I'm interested in a D *API* for taking in D sources and spitting out the 
user's choice of either the parser results, or an AST with all the 
semantics/CTFE/etc already run. I get the impressiona lot of people are 
intrested in this.

As far as the actual *implementation* behind the D interface, I don't 
particularly care if it's C, C++, or D.

I suspect having it D might be a pain until a lot more issues get resolved. 
A bootstrapping compiler, I would imagine, would need a much more stable 
base than other types of software would need (though I don't have any 
experience with bootstrapping compilers, so I could be wrong).

Feb 04 2012

Armin Kazmi <armin.kazmi tu-dortmund.de> writes:

Well, I think, it might be easier to change the dmd implemention to use  
C only and then write language bindings to that. We all know the 
binding situation to C++ won't change sooner or later.

 "Daniel Murphy" <yebblies nospamgmail.com> wrote in message
 news:jgj9mu$1q60$1 digitalmars.com...
 On a related note, how much interest is there around here in having 


an
 official version of dmd written in D?

 
 I'm interested in a D *API* for taking in D sources and spitting out 

the
 user's choice of either the parser results, or an AST with all the
 semantics/CTFE/etc already run. I get the impressiona lot of people 

are
 intrested in this.
 
 As far as the actual *implementation* behind the D interface, I don't
 particularly care if it's C, C++, or D.
 
 I suspect having it D might be a pain until a lot more issues get
 resolved. A bootstrapping compiler, I would imagine, would need a 

much
 more stable base than other types of software would need (though I 

don't
 have any experience with bootstrapping compilers, so I could be 

wrong).

Feb 04 2012

"Daniel Murphy" <yebblies nospamgmail.com> writes:

"Nick Sabalausky" <a a.a> wrote in message 
news:jgjngv$2je9$1 digitalmars.com...
 I'm interested in a D *API* for taking in D sources and spitting out the 
 user's choice of either the parser results, or an AST with all the 
 semantics/CTFE/etc already run. I get the impressiona lot of people are 
 intrested in this.

This is not that far off.  I've got a branch of dmd, with a di file for 
every h file, that is able to link to itself.  There are still some issues 
with vtables and static variables but hopefully I will sort them out in the 
near future.

What would the D api look like?  If D can link to c++ well enough to call 
into the dmd source, building an api on top of that wouldn't be that bad.

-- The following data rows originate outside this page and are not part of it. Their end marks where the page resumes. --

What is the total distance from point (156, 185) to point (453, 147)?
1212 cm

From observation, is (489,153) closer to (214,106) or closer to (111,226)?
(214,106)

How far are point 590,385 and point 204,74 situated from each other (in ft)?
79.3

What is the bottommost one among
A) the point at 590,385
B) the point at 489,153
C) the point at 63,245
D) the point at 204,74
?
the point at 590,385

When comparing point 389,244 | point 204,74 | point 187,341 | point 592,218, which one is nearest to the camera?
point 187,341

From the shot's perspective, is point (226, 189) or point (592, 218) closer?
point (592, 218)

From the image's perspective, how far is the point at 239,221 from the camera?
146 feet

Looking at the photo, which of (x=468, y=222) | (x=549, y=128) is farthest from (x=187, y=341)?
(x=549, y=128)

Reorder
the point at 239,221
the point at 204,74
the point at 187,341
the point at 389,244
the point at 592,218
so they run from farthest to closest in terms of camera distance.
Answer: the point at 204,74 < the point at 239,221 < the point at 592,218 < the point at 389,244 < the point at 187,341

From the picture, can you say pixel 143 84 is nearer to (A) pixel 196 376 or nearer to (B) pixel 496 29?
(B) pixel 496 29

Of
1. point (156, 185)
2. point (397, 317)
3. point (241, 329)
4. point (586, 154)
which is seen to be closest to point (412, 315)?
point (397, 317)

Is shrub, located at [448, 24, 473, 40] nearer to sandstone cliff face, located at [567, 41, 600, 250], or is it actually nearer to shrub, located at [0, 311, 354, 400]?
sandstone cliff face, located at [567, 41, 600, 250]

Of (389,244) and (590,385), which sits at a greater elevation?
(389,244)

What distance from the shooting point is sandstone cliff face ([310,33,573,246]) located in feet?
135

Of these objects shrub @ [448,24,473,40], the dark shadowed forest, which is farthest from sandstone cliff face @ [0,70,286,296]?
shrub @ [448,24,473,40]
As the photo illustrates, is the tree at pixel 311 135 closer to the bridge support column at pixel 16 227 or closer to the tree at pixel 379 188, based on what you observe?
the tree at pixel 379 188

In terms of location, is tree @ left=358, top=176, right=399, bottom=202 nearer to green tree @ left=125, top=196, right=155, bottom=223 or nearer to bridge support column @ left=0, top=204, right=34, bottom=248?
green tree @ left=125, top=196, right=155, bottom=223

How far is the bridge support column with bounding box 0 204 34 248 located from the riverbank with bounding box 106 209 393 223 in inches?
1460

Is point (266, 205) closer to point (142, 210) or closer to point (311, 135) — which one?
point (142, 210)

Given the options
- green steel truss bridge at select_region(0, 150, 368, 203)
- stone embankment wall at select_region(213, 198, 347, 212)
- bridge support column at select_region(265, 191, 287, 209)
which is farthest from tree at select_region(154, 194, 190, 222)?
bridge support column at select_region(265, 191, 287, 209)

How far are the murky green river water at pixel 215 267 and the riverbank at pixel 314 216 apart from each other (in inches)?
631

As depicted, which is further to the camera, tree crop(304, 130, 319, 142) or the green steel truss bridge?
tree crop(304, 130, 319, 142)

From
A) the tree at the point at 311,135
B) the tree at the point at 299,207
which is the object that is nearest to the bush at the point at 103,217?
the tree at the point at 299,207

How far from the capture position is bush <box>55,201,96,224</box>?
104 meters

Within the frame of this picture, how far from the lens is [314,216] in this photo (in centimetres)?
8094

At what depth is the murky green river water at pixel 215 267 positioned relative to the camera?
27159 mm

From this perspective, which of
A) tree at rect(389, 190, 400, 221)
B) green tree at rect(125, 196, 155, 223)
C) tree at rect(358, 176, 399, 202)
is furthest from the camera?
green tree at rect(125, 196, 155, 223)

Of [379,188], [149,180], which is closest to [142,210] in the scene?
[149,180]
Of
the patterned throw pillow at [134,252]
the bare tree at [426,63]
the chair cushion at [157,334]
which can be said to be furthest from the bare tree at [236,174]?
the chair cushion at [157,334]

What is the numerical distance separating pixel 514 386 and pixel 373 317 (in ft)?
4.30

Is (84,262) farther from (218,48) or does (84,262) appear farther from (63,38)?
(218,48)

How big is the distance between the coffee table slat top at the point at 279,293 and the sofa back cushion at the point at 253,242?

 I suspect having it D might be a pain until a lot more issues get 
 resolved. A bootstrapping compiler, I would imagine, would need a much 
 more stable base than other types of software would need (though I don't 
 have any experience with bootstrapping compilers, so I could be wrong).

Yeah.

Feb 04 2012

Jonathan M Davis <jmdavisProg gmx.com> writes:

On Saturday, February 04, 2012 23:52:46 Daniel Murphy wrote:
 On a related note, how much interest is there around here in having an
 official version of dmd written in D?
 
 There are two ways I can imagine this actually happening:
 1.
 - Improve D's ability to link with C++
 - Make D bindings out of the header files
 - Port code to D incrementally
 
 2.
 - Dify the C++ source (no classes on the stack/embedded, no bitfields, etc)
 - Fix all #ifdefs that break up expressions so they can be turned into
 versions
 - Create a conversion program to turn it into D ('->' -> '.', (type) ->
 cast(type) etc)
 
 Just something to think about for the distant future.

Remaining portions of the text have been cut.